| Goal of the exercise |
Copy the lines below word for word, leaving the pictures out of your answer.

| Exercise inputs |
· · · · ·

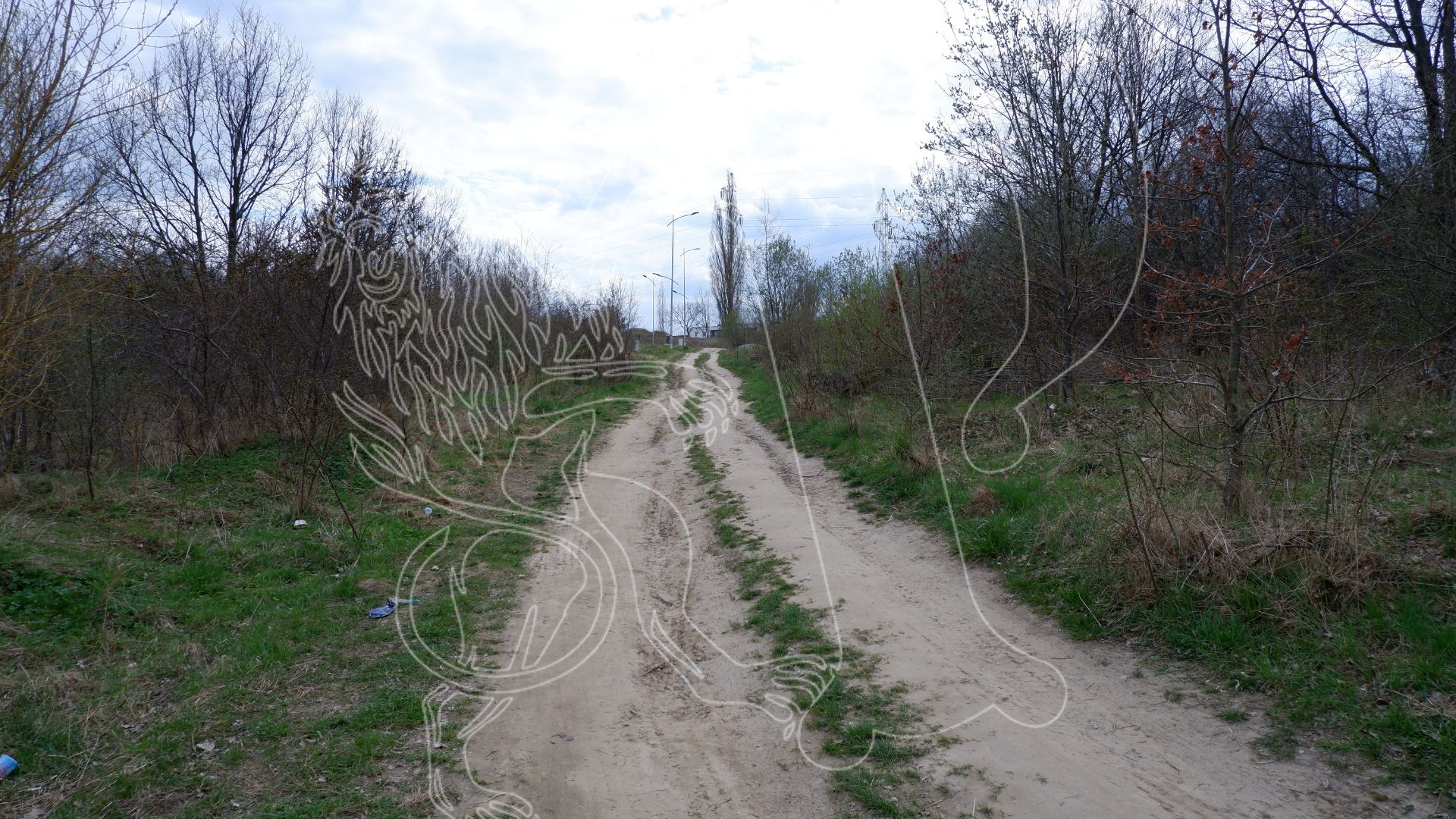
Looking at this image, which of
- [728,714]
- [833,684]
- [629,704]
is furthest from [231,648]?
[833,684]

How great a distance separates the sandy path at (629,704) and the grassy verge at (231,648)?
0.22 metres

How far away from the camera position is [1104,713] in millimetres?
4508

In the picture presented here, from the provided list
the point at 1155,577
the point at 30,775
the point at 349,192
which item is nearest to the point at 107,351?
the point at 349,192

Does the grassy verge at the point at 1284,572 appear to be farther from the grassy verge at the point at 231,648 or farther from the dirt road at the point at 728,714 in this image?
the grassy verge at the point at 231,648

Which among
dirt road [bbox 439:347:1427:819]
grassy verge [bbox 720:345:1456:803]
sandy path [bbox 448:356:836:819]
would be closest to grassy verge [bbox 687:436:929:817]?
dirt road [bbox 439:347:1427:819]

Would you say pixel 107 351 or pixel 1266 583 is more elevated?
pixel 107 351

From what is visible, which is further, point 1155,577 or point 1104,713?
point 1155,577

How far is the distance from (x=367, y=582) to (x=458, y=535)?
9.06ft

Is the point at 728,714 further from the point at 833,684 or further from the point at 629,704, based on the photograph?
the point at 833,684

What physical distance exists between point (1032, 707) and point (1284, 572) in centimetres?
221

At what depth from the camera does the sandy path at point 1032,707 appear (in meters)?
3.62

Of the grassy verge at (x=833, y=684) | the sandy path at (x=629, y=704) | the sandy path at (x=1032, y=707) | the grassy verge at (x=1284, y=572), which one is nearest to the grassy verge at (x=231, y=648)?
the sandy path at (x=629, y=704)

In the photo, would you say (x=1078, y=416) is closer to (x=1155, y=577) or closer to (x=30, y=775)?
(x=1155, y=577)

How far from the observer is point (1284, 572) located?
5234 millimetres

· · · · ·

| Solution |
Looking at this image, which of
- [728,714]
- [833,684]
- [629,704]
is furthest from [231,648]?
[833,684]

How great a distance separates the sandy path at (629,704) and the grassy verge at (231,648)?
0.22 metres

How far away from the camera position is [1104,713] in millimetres?
4508

In the picture presented here, from the provided list
the point at 1155,577
the point at 30,775
the point at 349,192
which item is nearest to the point at 107,351?
the point at 349,192

Does the grassy verge at the point at 1284,572 appear to be farther from the grassy verge at the point at 231,648 or farther from the dirt road at the point at 728,714 in this image?
the grassy verge at the point at 231,648

Which among
dirt road [bbox 439:347:1427:819]
grassy verge [bbox 720:345:1456:803]
sandy path [bbox 448:356:836:819]
would be closest to grassy verge [bbox 687:436:929:817]?
dirt road [bbox 439:347:1427:819]

Would you say pixel 107 351 or pixel 1266 583 is more elevated?
pixel 107 351

From what is visible, which is further, point 1155,577 or point 1104,713?
point 1155,577

How far is the distance from (x=367, y=582) to (x=458, y=535)?
9.06ft

Is the point at 728,714 further from the point at 833,684 or further from the point at 629,704, based on the photograph?
the point at 833,684

What physical distance exists between point (1032, 707) and point (1284, 572) in centimetres?
221

At what depth from the camera does the sandy path at point 1032,707 appear (in meters)?
3.62

Of the grassy verge at (x=833, y=684) | the sandy path at (x=629, y=704) | the sandy path at (x=1032, y=707) | the grassy verge at (x=1284, y=572), which one is nearest to the grassy verge at (x=231, y=648)?
the sandy path at (x=629, y=704)

In the photo, would you say (x=1078, y=416) is closer to (x=1155, y=577) or closer to (x=30, y=775)?
(x=1155, y=577)

How far from the observer is point (1284, 572) located?
5234 millimetres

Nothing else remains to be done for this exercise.